While wetlands next to Somerset's Durleigh Reservoir are delivering significant biodiversity and water quality improvements as Wessex Water invests in nature-based solutions, too. By contrast, Thames Water’s ‘SESRO’ is a sledge-hammer to crack a nut; a mega-reservoir built upwards on flat farmland, which will be filled by water pumped upwards from the river Thames – there’s nothing nature-based about it. And given the projections for reduced river flows by 2040, some speculate it may never be filled.
Thames Water are also targeting our water use. In their latest email to customers they inform they are rolling out smart meters to “help us locate leaks in customers’ pipes. Currently, we’ve installed over one million smart meters… [and] planning on installing or upgrading a further c.1,200,000.” Plus 40,000 acoustic loggers that help detect leaks with an expected 100,000 in place by mid-2027. In fact, Thames Water hit the one million smart meters figure back in 2023, having started way back in 2015. While acoustic loggers in pipes have been in use internationally for decades.
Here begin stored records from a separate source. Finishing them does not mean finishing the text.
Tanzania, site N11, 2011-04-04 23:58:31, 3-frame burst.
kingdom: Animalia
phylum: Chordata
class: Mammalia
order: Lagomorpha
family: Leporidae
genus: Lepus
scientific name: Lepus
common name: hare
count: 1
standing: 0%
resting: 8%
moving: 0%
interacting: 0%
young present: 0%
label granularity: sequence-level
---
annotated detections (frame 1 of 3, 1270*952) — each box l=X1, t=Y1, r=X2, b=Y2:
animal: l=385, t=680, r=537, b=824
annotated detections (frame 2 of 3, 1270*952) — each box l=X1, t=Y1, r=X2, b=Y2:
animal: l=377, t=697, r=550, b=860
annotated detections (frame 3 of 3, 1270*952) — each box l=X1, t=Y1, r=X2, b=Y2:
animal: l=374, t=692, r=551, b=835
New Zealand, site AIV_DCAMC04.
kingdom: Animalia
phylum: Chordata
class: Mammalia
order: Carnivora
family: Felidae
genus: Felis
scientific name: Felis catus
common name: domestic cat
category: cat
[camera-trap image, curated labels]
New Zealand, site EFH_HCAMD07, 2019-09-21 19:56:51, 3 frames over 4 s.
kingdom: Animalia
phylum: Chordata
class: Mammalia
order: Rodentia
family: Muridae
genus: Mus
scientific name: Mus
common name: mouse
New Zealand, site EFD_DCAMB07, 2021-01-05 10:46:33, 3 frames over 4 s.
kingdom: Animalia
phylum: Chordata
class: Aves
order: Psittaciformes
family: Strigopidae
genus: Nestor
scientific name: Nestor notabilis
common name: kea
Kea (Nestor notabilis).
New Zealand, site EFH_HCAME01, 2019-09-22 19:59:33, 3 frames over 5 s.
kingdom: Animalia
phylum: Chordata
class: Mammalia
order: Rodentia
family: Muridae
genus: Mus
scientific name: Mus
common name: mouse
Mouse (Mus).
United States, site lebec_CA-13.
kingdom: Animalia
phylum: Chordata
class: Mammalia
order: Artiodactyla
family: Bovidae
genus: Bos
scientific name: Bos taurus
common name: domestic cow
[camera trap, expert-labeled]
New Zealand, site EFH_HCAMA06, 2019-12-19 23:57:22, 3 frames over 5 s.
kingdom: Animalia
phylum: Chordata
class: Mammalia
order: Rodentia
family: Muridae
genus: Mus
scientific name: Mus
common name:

Rather than evidence of urgent investment, this is evidence of long-term delay and underinvestment.
The nature of climate change, and our increasingly long, hot and dry summers, will require us to hold onto water and rainfall like never before; a combination of concrete reservoirs, restored natural systems and demand management will be needed.
Professor David Hannah, UNESCO Chair in Water Sciences at the University of Birmingham, says that the summer of 2025, “represents only an early indication of a broader trend, as anthropogenic climate change is projected to significantly increase the frequency and intensity of extreme heat events in the UK.”
Arguably no-one is more keenly aware of this than the farming community. Another area where 2025 tops 1976 is the dryness of the soil. Meteorologist Nedim Sladic writes that, “the 2025 soil status is now drier than in 1976, especially in deeper profiles…. The showery nature of the precipitation is not sufficient to significantly alleviate the drought.” And as a recent poster on Farming Forum said, “1976 always gets mentioned… I think droughts should now be compared to 2025.”